--- START OF Data to use ---

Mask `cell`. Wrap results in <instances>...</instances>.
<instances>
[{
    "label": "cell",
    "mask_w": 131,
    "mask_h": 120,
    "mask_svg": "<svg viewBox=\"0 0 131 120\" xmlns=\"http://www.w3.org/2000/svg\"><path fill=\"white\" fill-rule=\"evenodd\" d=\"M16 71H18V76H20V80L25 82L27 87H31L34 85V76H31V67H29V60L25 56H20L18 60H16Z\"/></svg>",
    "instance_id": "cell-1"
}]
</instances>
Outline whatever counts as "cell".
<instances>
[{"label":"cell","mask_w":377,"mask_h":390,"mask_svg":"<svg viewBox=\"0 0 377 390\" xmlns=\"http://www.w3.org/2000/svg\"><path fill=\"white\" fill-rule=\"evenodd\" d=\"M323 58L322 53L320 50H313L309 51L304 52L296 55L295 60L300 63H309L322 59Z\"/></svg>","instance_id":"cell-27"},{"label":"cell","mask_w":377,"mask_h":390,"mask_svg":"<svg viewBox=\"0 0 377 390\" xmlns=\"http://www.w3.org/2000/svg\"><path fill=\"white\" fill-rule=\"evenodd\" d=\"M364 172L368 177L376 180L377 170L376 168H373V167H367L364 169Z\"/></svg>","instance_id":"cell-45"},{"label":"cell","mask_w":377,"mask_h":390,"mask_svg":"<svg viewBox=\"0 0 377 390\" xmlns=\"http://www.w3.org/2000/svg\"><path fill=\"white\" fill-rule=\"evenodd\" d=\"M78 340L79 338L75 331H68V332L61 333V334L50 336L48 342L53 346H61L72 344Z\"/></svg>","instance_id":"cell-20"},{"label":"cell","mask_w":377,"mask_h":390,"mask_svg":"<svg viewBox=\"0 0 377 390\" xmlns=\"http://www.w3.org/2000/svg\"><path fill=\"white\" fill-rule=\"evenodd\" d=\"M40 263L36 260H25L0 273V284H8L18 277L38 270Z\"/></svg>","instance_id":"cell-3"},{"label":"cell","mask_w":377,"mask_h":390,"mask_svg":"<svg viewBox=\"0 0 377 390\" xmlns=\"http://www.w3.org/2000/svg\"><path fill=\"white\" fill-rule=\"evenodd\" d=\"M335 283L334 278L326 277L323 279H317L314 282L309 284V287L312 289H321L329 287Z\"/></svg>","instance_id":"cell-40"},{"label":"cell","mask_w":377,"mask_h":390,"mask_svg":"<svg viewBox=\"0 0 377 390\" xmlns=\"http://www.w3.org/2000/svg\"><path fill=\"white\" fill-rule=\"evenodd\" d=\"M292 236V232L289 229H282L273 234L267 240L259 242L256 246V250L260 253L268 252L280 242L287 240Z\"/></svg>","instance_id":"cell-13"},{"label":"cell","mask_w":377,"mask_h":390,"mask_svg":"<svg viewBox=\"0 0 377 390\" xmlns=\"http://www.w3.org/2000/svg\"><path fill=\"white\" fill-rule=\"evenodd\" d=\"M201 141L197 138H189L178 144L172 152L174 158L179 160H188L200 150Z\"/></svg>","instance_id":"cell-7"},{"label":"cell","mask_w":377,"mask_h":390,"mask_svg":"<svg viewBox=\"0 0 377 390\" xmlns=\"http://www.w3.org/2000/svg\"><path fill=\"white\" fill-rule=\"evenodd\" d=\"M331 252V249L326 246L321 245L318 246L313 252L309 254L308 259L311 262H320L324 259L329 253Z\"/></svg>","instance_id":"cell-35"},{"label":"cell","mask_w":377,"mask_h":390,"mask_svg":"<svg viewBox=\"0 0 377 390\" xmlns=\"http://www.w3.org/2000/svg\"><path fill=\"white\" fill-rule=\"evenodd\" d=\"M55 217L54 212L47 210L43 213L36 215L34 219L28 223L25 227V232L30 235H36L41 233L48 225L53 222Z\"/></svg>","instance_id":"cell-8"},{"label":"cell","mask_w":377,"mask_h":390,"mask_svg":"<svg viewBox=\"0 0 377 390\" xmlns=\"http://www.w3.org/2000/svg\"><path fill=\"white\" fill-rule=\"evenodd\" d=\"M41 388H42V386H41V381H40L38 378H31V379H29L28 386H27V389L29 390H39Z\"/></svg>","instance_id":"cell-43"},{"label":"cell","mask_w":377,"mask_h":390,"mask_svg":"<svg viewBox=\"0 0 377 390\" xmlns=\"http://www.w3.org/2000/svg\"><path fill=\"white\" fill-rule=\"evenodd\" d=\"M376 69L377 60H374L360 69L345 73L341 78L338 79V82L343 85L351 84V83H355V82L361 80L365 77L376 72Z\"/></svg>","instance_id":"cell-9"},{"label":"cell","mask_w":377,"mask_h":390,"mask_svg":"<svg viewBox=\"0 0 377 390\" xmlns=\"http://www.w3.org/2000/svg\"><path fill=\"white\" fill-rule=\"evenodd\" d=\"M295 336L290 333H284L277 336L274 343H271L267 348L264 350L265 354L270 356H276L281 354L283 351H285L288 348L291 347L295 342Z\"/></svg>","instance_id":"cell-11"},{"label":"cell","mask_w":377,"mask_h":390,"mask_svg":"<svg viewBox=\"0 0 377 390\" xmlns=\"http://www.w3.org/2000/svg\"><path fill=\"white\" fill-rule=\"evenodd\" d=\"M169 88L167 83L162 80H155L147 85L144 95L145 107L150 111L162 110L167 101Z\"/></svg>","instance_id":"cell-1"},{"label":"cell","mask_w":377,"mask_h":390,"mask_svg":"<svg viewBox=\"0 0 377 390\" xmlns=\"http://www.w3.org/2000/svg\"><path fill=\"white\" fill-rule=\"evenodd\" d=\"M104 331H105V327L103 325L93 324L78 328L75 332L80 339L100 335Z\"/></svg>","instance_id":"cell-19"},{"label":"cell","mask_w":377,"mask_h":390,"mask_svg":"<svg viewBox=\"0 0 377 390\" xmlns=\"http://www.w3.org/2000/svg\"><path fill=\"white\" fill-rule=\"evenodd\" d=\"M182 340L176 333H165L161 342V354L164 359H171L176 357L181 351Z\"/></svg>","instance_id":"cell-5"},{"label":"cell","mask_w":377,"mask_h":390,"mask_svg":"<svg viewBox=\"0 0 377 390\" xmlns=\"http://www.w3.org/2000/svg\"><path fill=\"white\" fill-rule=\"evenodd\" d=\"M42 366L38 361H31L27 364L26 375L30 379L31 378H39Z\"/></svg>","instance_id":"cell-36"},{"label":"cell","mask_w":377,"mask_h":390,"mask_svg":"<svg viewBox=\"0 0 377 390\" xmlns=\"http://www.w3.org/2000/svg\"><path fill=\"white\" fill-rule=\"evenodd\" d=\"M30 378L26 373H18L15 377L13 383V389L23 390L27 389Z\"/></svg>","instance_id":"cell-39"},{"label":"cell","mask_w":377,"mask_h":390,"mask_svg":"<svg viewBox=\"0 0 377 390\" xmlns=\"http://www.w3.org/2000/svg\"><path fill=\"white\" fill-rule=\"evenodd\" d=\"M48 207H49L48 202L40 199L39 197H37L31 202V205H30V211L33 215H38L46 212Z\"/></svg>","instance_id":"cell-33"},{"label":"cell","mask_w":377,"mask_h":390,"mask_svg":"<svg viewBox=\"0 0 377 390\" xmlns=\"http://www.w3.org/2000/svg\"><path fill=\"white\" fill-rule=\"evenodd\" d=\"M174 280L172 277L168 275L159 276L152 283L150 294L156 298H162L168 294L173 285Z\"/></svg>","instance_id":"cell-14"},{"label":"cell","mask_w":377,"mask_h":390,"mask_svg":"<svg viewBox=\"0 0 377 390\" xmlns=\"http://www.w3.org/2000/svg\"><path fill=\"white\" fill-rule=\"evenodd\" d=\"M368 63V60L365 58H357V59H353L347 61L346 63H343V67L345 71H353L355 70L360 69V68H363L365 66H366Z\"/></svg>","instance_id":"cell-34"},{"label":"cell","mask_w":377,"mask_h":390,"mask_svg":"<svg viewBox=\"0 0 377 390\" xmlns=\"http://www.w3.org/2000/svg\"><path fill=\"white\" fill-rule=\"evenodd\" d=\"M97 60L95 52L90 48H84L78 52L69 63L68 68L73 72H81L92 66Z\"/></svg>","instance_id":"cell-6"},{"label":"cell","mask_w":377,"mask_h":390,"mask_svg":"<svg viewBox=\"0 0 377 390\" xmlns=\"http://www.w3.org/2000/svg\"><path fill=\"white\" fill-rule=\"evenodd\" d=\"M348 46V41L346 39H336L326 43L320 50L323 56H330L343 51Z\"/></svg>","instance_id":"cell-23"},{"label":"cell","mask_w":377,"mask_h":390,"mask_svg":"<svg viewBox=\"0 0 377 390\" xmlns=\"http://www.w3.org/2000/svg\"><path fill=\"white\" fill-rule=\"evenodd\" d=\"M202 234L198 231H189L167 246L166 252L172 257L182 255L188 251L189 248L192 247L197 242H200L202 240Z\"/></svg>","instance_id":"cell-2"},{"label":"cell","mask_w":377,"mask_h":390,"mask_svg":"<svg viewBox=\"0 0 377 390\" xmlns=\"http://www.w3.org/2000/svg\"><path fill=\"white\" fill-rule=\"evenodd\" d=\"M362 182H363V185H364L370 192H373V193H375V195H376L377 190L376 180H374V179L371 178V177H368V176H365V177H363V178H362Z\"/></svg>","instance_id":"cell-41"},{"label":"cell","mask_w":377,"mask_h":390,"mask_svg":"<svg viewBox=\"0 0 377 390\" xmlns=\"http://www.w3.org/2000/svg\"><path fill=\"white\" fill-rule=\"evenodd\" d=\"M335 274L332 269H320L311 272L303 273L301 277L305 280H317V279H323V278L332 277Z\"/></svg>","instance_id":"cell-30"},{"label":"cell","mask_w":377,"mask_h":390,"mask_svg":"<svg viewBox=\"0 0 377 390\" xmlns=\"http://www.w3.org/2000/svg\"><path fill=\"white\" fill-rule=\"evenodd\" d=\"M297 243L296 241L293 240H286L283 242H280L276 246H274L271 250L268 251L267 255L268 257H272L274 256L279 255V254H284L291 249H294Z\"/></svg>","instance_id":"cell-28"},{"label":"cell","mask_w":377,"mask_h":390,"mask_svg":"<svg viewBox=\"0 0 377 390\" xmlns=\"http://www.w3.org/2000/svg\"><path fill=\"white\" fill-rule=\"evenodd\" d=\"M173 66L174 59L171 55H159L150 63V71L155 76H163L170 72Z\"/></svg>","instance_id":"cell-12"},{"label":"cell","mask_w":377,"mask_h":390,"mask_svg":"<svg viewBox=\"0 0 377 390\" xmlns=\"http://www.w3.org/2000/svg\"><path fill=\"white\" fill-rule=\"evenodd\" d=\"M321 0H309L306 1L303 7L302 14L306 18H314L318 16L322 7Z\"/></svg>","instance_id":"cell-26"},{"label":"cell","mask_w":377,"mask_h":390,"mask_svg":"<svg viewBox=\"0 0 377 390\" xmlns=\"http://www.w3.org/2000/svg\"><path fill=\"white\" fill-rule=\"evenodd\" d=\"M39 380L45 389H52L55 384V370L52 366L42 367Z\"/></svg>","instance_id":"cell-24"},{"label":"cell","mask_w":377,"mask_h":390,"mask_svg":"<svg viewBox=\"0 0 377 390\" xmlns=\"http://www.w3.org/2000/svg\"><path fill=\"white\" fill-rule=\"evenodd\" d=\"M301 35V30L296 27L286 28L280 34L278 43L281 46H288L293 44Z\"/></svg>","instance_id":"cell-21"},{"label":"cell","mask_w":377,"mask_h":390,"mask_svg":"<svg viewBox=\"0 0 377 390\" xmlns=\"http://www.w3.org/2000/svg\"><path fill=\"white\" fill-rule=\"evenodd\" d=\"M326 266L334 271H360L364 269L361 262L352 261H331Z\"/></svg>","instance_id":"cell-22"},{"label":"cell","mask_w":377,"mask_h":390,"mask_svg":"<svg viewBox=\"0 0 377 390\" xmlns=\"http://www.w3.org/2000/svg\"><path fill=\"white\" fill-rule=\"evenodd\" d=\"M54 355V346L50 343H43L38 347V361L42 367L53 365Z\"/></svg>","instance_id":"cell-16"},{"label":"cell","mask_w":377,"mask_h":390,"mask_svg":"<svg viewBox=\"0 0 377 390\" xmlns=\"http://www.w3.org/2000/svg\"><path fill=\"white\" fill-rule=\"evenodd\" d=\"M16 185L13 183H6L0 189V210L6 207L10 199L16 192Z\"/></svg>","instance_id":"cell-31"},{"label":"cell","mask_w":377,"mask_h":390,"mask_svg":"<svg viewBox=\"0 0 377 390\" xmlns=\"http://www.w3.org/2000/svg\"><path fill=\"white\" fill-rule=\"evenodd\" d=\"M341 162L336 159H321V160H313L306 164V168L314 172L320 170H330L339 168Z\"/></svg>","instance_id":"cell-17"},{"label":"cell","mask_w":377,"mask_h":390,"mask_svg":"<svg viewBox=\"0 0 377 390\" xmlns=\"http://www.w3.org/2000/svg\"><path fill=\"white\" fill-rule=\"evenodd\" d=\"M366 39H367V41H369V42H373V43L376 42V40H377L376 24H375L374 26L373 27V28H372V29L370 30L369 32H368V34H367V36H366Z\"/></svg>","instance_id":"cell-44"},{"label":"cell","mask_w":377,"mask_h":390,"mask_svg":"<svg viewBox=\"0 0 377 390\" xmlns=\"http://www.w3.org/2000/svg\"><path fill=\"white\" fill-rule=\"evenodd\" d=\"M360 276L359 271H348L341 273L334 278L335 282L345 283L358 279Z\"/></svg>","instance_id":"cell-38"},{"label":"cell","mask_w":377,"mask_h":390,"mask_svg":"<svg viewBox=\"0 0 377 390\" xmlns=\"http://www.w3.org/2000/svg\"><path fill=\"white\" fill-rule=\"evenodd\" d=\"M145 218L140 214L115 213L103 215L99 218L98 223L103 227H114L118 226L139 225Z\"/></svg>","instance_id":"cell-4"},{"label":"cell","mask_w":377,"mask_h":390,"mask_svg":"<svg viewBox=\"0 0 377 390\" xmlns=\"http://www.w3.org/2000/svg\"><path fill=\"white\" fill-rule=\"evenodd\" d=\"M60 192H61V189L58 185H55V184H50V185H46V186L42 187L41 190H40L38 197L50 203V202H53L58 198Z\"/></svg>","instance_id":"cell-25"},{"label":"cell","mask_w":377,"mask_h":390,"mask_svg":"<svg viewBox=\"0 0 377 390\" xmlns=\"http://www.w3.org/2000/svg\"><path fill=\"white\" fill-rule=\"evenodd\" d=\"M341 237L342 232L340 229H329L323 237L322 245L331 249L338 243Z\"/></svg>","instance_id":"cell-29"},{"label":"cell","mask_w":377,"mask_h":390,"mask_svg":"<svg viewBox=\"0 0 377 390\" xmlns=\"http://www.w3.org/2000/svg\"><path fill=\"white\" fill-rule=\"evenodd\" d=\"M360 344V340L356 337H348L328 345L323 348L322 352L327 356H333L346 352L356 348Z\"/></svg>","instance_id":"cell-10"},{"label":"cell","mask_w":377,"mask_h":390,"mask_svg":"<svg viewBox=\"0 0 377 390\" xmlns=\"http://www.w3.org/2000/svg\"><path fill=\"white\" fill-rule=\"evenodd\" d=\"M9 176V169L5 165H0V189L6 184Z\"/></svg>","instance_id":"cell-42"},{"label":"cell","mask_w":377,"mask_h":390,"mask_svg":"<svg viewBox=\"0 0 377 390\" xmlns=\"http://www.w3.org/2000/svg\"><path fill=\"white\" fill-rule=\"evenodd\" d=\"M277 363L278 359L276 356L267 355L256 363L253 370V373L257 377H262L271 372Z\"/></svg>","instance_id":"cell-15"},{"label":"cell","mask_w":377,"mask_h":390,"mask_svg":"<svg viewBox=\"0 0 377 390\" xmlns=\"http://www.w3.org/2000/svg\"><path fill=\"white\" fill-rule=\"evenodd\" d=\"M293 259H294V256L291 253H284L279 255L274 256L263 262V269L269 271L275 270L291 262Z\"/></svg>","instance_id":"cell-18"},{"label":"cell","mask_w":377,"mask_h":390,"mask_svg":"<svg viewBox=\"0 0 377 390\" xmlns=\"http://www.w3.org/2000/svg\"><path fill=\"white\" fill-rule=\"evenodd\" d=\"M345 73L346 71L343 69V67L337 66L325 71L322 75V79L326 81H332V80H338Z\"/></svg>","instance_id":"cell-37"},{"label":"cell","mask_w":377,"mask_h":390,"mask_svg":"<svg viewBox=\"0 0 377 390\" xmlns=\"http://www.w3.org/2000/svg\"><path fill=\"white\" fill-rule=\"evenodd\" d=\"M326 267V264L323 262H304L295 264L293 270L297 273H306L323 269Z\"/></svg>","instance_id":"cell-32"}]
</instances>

--- END OF Data to use ---

**Task description**
Output as a JSON list of strings everything from the start of the rows down to the line containing "71H18V76H20V80L25 82L27 87H31L34", both ends included, with one string per line and any blank lines left out.

**Output of the task**
[
  "Mask `cell`. Wrap results in <instances>...</instances>.",
  "<instances>",
  "[{",
  "    \"label\": \"cell\",",
  "    \"mask_w\": 131,",
  "    \"mask_h\": 120,",
  "    \"mask_svg\": \"<svg viewBox=\\\"0 0 131 120\\\" xmlns=\\\"http://www.w3.org/2000/svg\\\"><path fill=\\\"white\\\" fill-rule=\\\"evenodd\\\" d=\\\"M16 71H18V76H20V80L25 82L27 87H31L34 85V76H31V67H29V60L25 56H20L18 60H16Z\\\"/></svg>\","
]